How did you find me?” I asked Pablo Castro, one of the organisers of the University 2.0 course held recently at the UIMP (Universidad Internacional Menéndez Pelayo).  “I can´t remember exactly” was the reply “but probably through Google“.  This wouldn´t surprise me – after all, if you were looking for a speaker for your conference wouldn´t most people use Google?

But what, therefore, is the point of an institutional directory of expertise? I´m sure most institutions will have one, containing details of researchers, in particular, their areas of expertise and their publications.  But are these being used or is Google now providing the interface to such content which may be held in a less structured form than the directory of expertise, such as departmental lists or personal home pages?

Or perhaps the researcher´s profile is being stored in LinkedIn?
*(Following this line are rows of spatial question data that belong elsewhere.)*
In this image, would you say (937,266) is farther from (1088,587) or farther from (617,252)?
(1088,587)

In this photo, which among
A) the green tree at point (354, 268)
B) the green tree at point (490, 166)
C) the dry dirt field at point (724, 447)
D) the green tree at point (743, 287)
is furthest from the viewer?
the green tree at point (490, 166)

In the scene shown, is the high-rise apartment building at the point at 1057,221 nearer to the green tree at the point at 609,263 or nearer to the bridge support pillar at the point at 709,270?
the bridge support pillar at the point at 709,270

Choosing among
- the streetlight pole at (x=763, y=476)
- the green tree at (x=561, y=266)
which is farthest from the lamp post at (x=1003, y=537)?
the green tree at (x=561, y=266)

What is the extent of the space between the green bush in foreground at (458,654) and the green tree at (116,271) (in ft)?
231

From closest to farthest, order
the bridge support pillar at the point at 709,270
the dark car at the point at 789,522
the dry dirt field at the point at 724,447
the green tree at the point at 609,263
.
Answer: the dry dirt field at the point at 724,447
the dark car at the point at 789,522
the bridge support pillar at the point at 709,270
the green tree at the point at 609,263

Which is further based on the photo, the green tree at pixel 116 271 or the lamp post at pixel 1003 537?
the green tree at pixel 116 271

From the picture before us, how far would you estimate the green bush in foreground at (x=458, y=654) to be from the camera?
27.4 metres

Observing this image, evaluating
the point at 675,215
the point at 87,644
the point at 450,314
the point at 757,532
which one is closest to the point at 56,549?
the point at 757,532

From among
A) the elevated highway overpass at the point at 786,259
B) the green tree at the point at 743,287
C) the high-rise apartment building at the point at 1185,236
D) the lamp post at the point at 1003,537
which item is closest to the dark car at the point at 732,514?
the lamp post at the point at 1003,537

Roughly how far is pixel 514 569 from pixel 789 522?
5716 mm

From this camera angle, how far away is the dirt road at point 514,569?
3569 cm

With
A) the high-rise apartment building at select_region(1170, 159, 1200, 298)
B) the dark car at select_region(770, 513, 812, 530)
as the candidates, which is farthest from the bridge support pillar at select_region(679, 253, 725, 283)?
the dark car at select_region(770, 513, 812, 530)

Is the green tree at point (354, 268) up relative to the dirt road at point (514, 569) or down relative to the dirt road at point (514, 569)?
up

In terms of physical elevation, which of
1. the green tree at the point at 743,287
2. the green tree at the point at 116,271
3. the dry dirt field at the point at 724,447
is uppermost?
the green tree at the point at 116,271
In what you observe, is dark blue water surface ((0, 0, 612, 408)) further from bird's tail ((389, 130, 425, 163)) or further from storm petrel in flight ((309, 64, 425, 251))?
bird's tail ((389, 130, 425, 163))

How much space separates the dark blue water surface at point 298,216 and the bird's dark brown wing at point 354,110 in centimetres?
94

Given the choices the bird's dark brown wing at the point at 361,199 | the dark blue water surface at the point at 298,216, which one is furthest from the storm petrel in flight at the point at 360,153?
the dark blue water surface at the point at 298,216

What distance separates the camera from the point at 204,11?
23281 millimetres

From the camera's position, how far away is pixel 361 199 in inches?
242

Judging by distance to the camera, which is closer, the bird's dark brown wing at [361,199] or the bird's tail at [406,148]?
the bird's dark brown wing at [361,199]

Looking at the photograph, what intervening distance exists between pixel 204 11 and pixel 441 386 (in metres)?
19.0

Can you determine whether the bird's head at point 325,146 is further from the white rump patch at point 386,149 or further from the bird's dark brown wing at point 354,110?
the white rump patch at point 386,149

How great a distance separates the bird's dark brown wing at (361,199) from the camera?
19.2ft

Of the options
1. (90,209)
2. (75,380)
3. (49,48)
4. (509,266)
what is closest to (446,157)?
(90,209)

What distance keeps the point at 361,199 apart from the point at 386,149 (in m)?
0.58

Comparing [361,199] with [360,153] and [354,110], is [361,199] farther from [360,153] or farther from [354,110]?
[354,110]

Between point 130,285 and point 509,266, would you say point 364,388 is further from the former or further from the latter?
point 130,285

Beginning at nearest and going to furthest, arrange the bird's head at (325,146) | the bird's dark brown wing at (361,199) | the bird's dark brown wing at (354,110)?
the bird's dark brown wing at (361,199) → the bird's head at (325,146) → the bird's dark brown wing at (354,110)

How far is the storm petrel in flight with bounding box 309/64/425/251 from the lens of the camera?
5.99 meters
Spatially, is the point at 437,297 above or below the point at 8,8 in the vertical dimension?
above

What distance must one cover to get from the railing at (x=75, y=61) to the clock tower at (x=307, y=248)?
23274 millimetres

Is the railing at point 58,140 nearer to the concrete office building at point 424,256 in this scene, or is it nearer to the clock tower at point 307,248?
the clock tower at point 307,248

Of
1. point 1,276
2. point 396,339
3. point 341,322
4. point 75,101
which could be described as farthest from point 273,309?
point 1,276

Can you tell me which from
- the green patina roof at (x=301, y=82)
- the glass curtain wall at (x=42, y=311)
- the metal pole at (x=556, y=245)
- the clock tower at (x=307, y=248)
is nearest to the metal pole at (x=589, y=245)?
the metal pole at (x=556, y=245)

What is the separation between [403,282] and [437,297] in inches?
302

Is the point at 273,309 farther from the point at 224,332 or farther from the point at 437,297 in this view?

After all this service does seem to have significant momentum behind it.

Such suggestions are being made somewhat in jest. After all many researchers will not have published details about their activities on departmental Web pages or on third party services such as LinkedIn.

But in light of the need to be able to justify expenditure of time and effort on existing services and the need to be able to demonstrate the return on investment, it seems to me that it would be useful to explore these issues in more depth.

And rather than necessarily hosting a directory of expertise within the institution or relying on the uncertainties of Google finding results from a diversity of Web sites maybe LinkedIn could have a role in supporting the institution as well as the individual. After all a Mashable article on 10 Ways Universities Are Engaging Alumni Using Social Media has pointed out that “many universities are finding LinkedIn to be an effective tool to provide alumni with career resources“.

LinkedIn does have a developer network – so could it go beyond helping graduates in finding jobs and be used to help researchers make contacts?